● Goal of the exercise
Quote the rows below word for word, from the line containing "By camera distance, arrange" through the line containing "5. the point at 6,280", including both of those lines.
— Start Supplied records —
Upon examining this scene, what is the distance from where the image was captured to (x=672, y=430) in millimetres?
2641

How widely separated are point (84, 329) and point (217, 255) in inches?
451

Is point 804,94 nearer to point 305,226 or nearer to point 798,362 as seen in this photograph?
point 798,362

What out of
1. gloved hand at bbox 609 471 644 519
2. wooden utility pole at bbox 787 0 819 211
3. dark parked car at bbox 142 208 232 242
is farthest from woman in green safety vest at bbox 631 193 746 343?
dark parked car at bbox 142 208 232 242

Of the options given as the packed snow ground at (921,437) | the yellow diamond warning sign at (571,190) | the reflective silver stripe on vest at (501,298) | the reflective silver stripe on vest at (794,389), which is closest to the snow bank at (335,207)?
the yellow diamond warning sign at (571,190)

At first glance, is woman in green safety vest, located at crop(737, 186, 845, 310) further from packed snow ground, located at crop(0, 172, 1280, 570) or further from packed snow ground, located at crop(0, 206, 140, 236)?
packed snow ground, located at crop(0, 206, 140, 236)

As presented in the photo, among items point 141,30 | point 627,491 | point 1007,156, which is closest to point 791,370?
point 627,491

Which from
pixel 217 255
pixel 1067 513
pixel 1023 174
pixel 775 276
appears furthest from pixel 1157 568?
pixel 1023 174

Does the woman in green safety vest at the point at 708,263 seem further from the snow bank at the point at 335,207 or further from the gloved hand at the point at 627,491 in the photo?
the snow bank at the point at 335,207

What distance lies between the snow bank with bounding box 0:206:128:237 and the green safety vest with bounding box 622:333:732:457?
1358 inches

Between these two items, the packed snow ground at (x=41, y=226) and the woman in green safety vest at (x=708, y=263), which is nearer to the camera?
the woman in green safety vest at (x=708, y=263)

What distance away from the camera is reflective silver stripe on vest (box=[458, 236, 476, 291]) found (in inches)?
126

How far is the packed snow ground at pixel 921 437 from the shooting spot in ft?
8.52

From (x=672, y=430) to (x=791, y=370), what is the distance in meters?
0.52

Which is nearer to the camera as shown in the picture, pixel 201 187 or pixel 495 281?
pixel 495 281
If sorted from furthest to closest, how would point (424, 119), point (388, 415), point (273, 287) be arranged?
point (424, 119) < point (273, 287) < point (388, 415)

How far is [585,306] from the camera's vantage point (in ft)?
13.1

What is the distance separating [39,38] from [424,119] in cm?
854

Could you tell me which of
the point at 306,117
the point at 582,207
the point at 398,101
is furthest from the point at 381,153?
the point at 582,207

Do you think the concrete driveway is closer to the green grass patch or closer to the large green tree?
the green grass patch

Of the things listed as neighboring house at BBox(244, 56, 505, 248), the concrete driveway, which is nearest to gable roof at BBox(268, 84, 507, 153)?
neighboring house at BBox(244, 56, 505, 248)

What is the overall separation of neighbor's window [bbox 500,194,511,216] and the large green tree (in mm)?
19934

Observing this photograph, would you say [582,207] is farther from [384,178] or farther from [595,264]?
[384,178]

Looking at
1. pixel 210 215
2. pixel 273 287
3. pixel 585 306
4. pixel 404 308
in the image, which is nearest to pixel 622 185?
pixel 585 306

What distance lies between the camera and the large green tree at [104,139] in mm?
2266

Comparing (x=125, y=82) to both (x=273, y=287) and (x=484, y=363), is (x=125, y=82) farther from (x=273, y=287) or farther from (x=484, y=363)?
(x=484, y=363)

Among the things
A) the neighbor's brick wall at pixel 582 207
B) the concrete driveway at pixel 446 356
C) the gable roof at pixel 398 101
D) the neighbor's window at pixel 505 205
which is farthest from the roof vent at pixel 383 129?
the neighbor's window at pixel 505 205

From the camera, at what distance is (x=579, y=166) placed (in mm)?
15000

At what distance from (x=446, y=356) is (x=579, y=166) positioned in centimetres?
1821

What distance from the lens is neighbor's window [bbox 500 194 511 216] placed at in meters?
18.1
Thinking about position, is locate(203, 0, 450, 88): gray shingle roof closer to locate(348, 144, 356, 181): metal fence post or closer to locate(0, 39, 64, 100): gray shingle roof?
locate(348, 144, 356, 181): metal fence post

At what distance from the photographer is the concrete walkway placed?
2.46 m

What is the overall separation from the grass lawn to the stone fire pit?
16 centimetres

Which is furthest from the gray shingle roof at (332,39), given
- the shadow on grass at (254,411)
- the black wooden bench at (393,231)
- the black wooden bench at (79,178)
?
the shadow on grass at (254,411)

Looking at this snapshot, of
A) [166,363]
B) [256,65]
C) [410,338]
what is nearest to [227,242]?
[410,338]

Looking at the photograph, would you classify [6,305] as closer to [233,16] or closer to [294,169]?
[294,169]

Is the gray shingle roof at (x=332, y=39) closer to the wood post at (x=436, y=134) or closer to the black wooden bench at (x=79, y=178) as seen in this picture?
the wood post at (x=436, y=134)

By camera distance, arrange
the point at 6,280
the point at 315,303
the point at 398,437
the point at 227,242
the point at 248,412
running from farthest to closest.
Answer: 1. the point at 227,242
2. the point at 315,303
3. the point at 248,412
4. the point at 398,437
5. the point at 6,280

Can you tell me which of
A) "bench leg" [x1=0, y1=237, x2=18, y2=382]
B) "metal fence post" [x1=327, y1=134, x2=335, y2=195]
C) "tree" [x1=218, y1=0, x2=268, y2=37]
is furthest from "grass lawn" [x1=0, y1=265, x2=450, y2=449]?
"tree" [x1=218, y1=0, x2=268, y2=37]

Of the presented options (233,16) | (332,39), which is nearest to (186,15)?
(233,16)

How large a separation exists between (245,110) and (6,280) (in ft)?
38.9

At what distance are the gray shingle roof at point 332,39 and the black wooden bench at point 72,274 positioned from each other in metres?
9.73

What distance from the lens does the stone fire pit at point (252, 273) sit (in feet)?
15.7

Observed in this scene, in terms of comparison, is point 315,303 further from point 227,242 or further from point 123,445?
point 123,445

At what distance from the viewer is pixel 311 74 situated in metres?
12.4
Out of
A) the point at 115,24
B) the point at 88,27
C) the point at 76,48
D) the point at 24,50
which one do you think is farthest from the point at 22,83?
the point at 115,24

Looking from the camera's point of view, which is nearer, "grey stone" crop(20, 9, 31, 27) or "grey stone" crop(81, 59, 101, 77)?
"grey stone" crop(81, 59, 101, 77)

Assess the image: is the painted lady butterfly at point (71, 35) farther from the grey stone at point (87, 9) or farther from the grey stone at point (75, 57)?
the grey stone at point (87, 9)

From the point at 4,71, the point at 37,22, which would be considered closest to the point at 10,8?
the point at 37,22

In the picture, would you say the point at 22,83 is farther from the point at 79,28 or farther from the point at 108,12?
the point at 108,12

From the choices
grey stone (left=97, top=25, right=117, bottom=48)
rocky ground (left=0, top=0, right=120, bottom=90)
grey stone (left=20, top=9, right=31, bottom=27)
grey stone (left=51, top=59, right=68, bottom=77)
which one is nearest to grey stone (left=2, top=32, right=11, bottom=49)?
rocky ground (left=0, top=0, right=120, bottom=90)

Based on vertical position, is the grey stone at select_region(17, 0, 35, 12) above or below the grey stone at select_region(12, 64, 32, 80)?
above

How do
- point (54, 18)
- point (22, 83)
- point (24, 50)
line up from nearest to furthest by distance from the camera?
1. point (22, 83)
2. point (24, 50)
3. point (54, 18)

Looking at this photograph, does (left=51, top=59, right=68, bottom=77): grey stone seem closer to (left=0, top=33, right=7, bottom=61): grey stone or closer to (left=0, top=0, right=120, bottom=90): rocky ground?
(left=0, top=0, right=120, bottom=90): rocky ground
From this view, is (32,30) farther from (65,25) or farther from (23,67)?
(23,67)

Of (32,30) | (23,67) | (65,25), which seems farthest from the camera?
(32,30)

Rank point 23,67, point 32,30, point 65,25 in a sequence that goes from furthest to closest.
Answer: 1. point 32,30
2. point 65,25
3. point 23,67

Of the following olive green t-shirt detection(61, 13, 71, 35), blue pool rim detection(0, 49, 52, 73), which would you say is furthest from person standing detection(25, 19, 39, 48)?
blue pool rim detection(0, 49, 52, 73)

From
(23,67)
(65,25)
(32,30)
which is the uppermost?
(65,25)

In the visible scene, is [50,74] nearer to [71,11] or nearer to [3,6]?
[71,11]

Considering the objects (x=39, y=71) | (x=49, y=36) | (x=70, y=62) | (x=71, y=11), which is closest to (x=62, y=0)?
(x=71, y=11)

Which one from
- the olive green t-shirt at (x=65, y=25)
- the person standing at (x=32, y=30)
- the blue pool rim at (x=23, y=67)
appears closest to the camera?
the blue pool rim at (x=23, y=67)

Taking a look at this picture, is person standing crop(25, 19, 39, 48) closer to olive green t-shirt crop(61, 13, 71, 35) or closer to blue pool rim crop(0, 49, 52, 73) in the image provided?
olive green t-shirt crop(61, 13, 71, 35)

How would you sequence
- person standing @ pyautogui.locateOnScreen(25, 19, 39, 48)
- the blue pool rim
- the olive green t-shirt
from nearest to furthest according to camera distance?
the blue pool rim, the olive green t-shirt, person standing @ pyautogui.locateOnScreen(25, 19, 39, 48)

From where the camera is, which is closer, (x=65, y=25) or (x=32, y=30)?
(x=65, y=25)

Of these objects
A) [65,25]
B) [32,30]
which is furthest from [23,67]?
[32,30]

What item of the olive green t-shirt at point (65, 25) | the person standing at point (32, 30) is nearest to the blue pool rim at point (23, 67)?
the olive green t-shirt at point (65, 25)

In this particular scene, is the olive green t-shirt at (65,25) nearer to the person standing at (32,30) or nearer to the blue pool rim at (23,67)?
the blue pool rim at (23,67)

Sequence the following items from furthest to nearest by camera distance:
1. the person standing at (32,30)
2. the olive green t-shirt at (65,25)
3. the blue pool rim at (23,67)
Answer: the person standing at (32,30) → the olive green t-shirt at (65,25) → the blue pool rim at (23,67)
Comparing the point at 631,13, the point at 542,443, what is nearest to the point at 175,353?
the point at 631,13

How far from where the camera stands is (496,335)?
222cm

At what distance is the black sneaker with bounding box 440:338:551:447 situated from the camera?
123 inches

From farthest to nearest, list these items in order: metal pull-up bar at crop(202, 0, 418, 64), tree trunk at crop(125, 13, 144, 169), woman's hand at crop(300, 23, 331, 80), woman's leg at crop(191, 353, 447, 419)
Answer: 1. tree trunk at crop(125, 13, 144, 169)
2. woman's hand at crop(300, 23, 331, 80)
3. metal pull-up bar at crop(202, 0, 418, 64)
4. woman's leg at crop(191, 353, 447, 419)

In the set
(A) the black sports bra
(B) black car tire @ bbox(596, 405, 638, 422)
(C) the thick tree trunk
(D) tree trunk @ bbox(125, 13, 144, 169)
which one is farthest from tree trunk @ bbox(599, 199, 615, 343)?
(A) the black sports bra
— End Supplied records —
● Response below
By camera distance, arrange
the point at 6,280
the point at 315,303
the point at 398,437
the point at 227,242
the point at 248,412
running from farthest to closest.
Answer: 1. the point at 227,242
2. the point at 315,303
3. the point at 248,412
4. the point at 398,437
5. the point at 6,280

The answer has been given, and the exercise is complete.